I've got a comment! And it's not abusive! Whoo hoo! Thank you.
My God, what a time!
The job interview went badly after I told them I couldn't get out of bed for less that £15,500. Before that they were very enthusiastic even after I showed up a half hour late.
I got the 510 not the 501 and ended up near Perton not Tettenhall Wood, and on my way there I must have asked the only Glaswegian in a twenty mile radius if she knew where the place was, and, and, and......
I've got another job interview for a bunch in Birmingham on January 9th. That would be my first ever office job if I got that. Ooooh the excitement.
I've also received a letter from AXA. A couple of years ago, I got suckered into a Save from Pay scheme for £50 a month. The payments have been deducted even from my December pay.
I received a letter today stating that they have received nothing since August. I owe them £200 and please fill in the Direct Debit form to ensure I don't miss any more payments. I'm going to have to talk to the Finance Section about that one. And AXA about not paying any more.
Christmas was abysmal.
I went down to London to find strange brown creatures running around in the carpets upstairs. These must be the "maggots" that the home help told Dad about one day.
Stinky Old Bat is stinkier, older and battier that ever. Dad is worse than ever and still trying to get a loft conversion done. He's staggering around even when he's sober.
The residual sight in his blinded eye is interfering with the already poor sight in his "good" eye. So he got an eyepatch from one of his drinking cronies and wears that when he's out and about. The sight of him tripping over his own feet as he makes his way down the pavement is just pitiful. He doesn't look after himself at all and looks like he's one step away from a park bench.
He arranged with the drinking buddy of an old dead drinking buddy to meet in The Kerryman pub in Digbeth on Wednesday when we travelled up. So instead of getting to Wolverhampton we got off at Birmingham.
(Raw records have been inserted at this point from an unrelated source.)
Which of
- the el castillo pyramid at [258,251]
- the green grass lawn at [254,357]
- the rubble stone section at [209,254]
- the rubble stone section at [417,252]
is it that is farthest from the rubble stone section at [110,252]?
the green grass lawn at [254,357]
And then waited over an hour for the mate of a dead mate to show up.
He'd mistaken Dad for someone else and didn't make an effort to come over from Bordesley Green thinking that he knew and didn't like the guy he was going to meet. He went home after ripping his trousers, changed and headed our way after I left messages for him.
He is a retired 73 year old. He has a house that's paid for, a respectable public service pension and spends much of his time battling gout, diabetes and hangovers. Soon after he arrived they switched from pints of bitter to double measures of spirits (Jameson's for him and the wife, dark rum and black for Dad).
6 pints, 3 double rum and blacks and 2 single measures later, Dad couldn't walk at all. The girl behind the bar used a two way radio to call a taxi and we ended up at New Street Station.
At the beginning of the evening, the plan was get to New Street, get a train and get a taxi from Wolverhampton station - one bright idea was to get me to go ahead with the cases and Dad would follow me home later!
Dad couldn't walk and had to be led out of the taxi by his new best friend. He and his wife stayed in the taxi and went home to Bordesley Green.
I was stuck at a station about 20 miles from where I wanted to be with two heavy cases (Dad brought his tools) and a falling down drunk who refused to accept that he was drunk and blamed his legs and his balance for the fact that he was hanging on to a vending machine to stay upright. Brilliant.
One call to Yellow Pages and a taxi firm later, we were getting into a people carrier. Dad (who by now stopped making sense) insisted that the southbound M5 was the way to get to Wolverhampton (which is north of Birmingham) and accused the driver (the fuckin' Italian) of cheating us. The guy was Asian right down to his little Afghani style pie crust hat.
When we got to the front door Dad was still arguing with the driver and refusing to pay the £30 I'd agreed with the cab receptionist when I 'phoned.
It's been awful since. We've spent a day putting up two and a half sheets of plasterboard on the middle bedroom ceiling. We're going to spend the rest of today doing the rest of it. Then he's going to go home
tomorrow and kid himself that he's done a good job and start on the loft conversion again after he's gone
shopping on Tuesday.
I keep telling him to go see a doctor and to get his eyes checked out again but it's like talking to a bloody wall.
Merry Christmas and a Happy New Year! Bah! Humbug!